The lines to be copied run from the one containing "Considering the image" to the end of the material below; reproduce them exactly, including both ends, and nothing more.

··· Extracted information

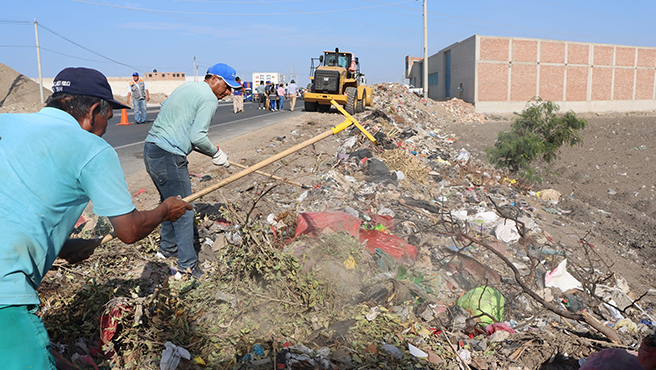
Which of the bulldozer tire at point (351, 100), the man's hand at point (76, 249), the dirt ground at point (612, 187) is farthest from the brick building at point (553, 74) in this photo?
the man's hand at point (76, 249)

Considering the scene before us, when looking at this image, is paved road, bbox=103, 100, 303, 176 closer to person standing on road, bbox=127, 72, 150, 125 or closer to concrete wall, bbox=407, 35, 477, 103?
person standing on road, bbox=127, 72, 150, 125

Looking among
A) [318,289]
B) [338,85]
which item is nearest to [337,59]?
[338,85]

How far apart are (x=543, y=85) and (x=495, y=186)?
2542 cm

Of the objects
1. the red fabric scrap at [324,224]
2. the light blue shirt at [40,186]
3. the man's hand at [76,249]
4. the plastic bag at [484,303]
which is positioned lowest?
the plastic bag at [484,303]

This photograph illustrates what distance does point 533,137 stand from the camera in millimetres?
9641

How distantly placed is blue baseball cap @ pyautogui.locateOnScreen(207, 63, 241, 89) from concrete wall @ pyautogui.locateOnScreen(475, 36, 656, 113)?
89.0 feet

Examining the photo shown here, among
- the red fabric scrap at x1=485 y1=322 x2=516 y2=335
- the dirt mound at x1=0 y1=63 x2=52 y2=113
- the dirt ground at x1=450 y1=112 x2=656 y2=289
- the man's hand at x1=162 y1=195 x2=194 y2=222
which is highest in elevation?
the dirt mound at x1=0 y1=63 x2=52 y2=113

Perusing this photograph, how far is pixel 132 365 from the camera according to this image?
8.26 feet

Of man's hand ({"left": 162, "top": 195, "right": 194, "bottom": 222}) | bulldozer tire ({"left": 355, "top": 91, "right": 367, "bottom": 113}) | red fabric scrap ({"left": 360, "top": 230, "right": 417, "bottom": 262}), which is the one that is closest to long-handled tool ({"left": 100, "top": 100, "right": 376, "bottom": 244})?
man's hand ({"left": 162, "top": 195, "right": 194, "bottom": 222})

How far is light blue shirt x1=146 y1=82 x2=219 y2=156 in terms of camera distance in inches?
135

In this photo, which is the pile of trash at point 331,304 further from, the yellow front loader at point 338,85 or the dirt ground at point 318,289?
the yellow front loader at point 338,85

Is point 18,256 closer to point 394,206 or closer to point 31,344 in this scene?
point 31,344

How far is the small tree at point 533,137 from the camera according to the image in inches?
377

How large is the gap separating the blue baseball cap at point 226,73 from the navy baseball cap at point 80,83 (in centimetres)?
184
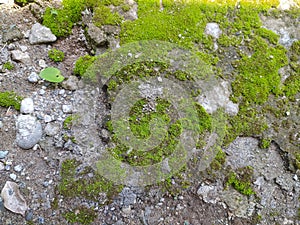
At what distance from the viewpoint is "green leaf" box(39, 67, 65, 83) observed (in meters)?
2.45

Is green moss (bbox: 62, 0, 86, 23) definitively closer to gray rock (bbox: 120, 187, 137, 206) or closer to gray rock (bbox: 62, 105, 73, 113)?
gray rock (bbox: 62, 105, 73, 113)

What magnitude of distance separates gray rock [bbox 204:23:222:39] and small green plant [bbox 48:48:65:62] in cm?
132

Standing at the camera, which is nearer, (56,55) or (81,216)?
(81,216)

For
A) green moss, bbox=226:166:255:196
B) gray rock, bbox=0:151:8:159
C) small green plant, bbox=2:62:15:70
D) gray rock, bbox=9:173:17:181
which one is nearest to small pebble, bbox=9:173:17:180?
gray rock, bbox=9:173:17:181

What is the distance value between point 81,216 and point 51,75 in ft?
3.77

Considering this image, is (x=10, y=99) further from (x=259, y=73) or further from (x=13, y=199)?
(x=259, y=73)

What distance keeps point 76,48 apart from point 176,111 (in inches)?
42.7

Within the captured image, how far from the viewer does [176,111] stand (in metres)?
2.43

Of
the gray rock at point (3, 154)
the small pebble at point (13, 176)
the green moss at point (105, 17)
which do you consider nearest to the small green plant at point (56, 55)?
the green moss at point (105, 17)

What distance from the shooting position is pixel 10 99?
232 cm

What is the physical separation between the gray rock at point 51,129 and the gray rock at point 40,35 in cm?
81

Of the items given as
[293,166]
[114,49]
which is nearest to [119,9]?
[114,49]

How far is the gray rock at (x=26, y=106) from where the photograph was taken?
7.55 feet

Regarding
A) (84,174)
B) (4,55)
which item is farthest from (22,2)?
(84,174)
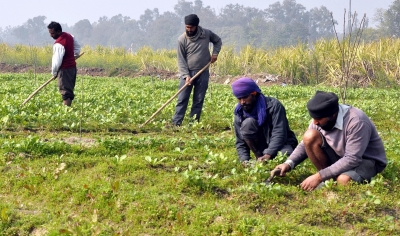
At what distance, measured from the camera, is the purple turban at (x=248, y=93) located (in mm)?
5758

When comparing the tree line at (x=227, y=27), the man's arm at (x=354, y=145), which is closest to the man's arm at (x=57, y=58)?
the man's arm at (x=354, y=145)

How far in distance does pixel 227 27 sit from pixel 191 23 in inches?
3371

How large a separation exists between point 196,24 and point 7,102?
396 cm

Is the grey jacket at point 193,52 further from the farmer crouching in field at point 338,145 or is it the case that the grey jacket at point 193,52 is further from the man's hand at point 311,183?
the man's hand at point 311,183

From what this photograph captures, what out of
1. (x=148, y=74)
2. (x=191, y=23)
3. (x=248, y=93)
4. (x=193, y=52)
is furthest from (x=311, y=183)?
(x=148, y=74)

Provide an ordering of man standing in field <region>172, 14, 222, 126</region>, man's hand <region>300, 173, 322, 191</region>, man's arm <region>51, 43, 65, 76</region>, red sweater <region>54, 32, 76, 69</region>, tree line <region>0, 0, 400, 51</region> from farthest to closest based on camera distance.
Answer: tree line <region>0, 0, 400, 51</region>, red sweater <region>54, 32, 76, 69</region>, man's arm <region>51, 43, 65, 76</region>, man standing in field <region>172, 14, 222, 126</region>, man's hand <region>300, 173, 322, 191</region>

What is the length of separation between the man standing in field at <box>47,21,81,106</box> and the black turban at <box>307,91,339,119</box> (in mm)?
6092

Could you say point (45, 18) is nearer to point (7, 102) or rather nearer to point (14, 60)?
point (14, 60)

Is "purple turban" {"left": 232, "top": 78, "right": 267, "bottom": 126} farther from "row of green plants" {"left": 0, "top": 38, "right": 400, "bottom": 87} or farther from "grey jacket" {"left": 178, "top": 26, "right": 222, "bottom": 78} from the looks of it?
"row of green plants" {"left": 0, "top": 38, "right": 400, "bottom": 87}

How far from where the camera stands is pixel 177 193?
5.07 metres

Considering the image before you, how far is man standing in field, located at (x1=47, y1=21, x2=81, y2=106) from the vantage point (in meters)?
9.73

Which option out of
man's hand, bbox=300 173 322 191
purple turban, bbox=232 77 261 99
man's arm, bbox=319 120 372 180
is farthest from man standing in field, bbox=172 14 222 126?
man's arm, bbox=319 120 372 180

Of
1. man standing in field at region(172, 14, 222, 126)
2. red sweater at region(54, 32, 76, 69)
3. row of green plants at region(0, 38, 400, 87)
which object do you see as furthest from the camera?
row of green plants at region(0, 38, 400, 87)

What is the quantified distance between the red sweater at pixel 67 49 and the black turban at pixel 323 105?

······

## Complete answer:
Considering the image before you, how far is man standing in field, located at (x1=47, y1=21, x2=81, y2=106) from the vantage point (in meters)?
9.73

Which option out of
man's hand, bbox=300 173 322 191
purple turban, bbox=232 77 261 99
man's arm, bbox=319 120 372 180
is farthest from man standing in field, bbox=172 14 222 126?
man's arm, bbox=319 120 372 180

Of
1. man standing in field at region(172, 14, 222, 126)
2. red sweater at region(54, 32, 76, 69)
3. row of green plants at region(0, 38, 400, 87)
which object do you see as furthest from the camera?
row of green plants at region(0, 38, 400, 87)

What is the quantified distance between the red sweater at pixel 67 49 and the black turban at pixel 323 105?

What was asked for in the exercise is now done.